Catégories: Amérique latine, Brésil, Arts et Culture, Ethnicité et racisme, Good News, Jeunesse, Médias citoyens

L'une des premières prises de vue de Rafael a eu lieu dans le parc situé à côté de la communauté où il vit avec ses sujets à Belo Horizonte, dans le sud-est du Brésil. | Photo: Rafael Freire/ Utilisée avec autorisation

Le photographe Rafael Freire, 28 ans, consacre son temps à dépeindre la vie et la beauté de ceux qui vivent autour de lui dans une communauté connue sous le nom d’Aglomerado da Serra [1], à Belo Horizonte, dans l'État du Minas Gerais, au sud-est du Brésil. Le racisme, la négritude, l'ancestralité et l'invisibilité sociale sont la toile de fond des images qu'il capture.
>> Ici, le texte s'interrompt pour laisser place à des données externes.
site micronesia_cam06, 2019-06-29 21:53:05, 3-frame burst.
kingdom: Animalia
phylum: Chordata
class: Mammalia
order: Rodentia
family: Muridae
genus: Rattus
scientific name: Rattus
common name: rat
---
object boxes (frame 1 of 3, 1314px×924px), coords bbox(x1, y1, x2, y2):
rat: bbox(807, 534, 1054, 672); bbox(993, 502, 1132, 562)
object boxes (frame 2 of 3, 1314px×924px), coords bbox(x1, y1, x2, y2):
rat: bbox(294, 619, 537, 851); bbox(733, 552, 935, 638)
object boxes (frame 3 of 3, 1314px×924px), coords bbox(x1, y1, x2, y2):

Freire est né et a vécu toute sa vie dans cette région qu'il n'a pas l'intention de quitter. Les histoires émanent de lui et des modèles que l'on peut voir dans les photos et les vidéos publiées sur les réseaux sociaux du photographe.

« Ce n'est ni de moi ni pour moi, c'est pour les autres », souligne-t-il.

Le droit de rêver

Après la séparation de ses parents, Freire a commencé à « surveiller les voitures », selon ses termes, un travail informel dans de nombreuses régions du Brésil et d'Amérique latine. Il s'occupait les voitures des habitants « de l'autre côté de la colline (Serra) de la favela », la zone où vit la classe moyenne.

L'Aglomerado da Serra est l'une des plus grandes [2] favelas d'Amérique latine. Située dans la partie sud de la ville de Belo Horizonte (BH), elle concentre près de 50 000 [3] personnes qui montent et descendent les collines, chaque jour – BH compte environ 2,5 millions d'habitants.

« Ma maison est en plein milieu. Si vous regardez d'en haut, vous pouvez voir que les rues forment un dessin qui ressemble à une fleur », dit Freire.

À presque 18 ans, Freire a trouvé un emploi dans une papeterie au sein de la communauté.

« Quel est ton rêve ? » lui a demandé l'un de ses collègues de travail.

« Je me souviens avoir répondu que je ne savais pas. Nous naissons, nous grandissons, nous nous reproduisons, nous mourons et nous travaillons. Je n'avais pas le droit de rêver. Je ne savais pas que c'était permis. J'ai dit que je n'aspirais à rien, que je ne voulais plus grandir.  »

Son collègue insiste. Freire a finalement révélé qu'il aimait écrire et qu'il prenait parfois quelques clichés. Il se souvient avoir décrit le soulagement qu'il ressentait en prenant des photos avec son téléphone portable de l'époque.

« [Ma collègue] m'a dit que je pouvais m'investir dans ce domaine et devenir photographe », se souvient-il.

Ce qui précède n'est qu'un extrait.